Außer ihnen gibt es noch fünf weitere Geschwister in Gefangenschaft, die Zwillinge Ziv und Gali Berman. Yair und Eitan Horn. Arbel und Dolev Yehud, Bruder und Schwester, er wurde in der Gefangenschaft ermordet und sie lebt eventuell noch.
Ariel und David Cunio, Eli Sharabi und sein Bruder, Yossi, der in der Gefangenschaft ermordet wurde. Auch die zwei Töchter von Yossi wurden am 7. Oktober ermordet. Die Oma, in ihrer Dunkelheit, wartet seitdem auf ihre beiden Söhne. Alle wurden aus ihrem Haus entführt und ihr Schicksal ist unbekannt. So viele Familien in den Kibbuzim verschwanden an dem Tag des 7. Oktober wie vom Erdboden.
Auf dem Festival in Re’im wurden acht Geschwisterpaare
ermordet, darunter Roya und Norelle Manzuri, in ihren Zwanzigern. Yuval und Noam Rabia, in ihren Dreißigern. Aviad und der achtzehnjährige Gideon Rivlin, die auf dem Festival arbeiteten. Alle gingen tanzen, wie Mia und Itay Regev, die entlassen wurden und zu uns zurückkehrten. Obwohl die meisten der Entführten nicht mehr am Leben sind, fällt es ihren Familien schwer, richtig zu trauern, ohne dass ihr Sohn oder ihre Tochter nach Hause zurückgebracht werden.
Vor zwei Tagen wurde der Bericht des Gesundheitsministeriums veröffentlicht, der an die UN weitergeleitet wird. Der Bericht beschreibt die Schrecken, die die Entführten in der Gefangenschaft erlitten haben, andere wurden an ihren Genitalien ausgepeitscht und erlitten dort Verbrennungen. Die Vergewaltigung der Mädchen, der Jungen zu Lebzeiten oder nach ihrer Ermordung beschreibt die Krankheit, die sich hinter den Parolen und dem quasi Besatzungskrieg verbirgt. Es ist wie ein Virus mit einer zerstörerischen genetischen Ladung, der sich von körpereigenen Proteinen ernährt, um diese zu zerstören.

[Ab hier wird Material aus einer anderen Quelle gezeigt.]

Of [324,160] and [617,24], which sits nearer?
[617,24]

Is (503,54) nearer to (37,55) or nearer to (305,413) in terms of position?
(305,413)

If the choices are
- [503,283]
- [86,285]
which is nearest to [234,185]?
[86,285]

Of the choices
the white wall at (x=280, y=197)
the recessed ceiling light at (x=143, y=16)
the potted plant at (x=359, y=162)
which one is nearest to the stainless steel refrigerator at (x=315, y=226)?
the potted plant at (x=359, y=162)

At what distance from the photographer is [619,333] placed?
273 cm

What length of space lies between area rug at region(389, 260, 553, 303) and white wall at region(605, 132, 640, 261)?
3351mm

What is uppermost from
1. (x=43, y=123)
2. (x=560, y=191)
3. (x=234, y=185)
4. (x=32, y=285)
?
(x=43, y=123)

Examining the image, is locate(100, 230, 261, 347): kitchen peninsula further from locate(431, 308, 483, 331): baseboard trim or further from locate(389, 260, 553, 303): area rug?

Und er wartet nicht nur auf die Leiche des jüdischen Jungen oder der jüdischen Frau. Vielmehr ist es die Grundlage des Glaubens zwischen Erlaubtem und Verbotenem, als Bedürfnis, als Ziel. Und es ist erlaubt. Und es infiziert die Zellen ohne Zögern, Nachdenken oder Widerstand und breitet sich ständig konzeptionell und physisch in der Welt aus.
Nach langem Überlegen kehrten wir dieses Wochenende nach Haifa zurück. Wir kehrten nach Hause zurück. Ich möchte glauben, dass alle nach Hause zurückkehren werden. Und vielleicht beschließen wir, wieder zu ziehen, aber aus Wahl und richtiger Entscheidung, nicht auf der Flucht. Aber wir sind hier, um zu bleiben. Nicht nur wir, sondern wir alle. Das Jüdische Volk!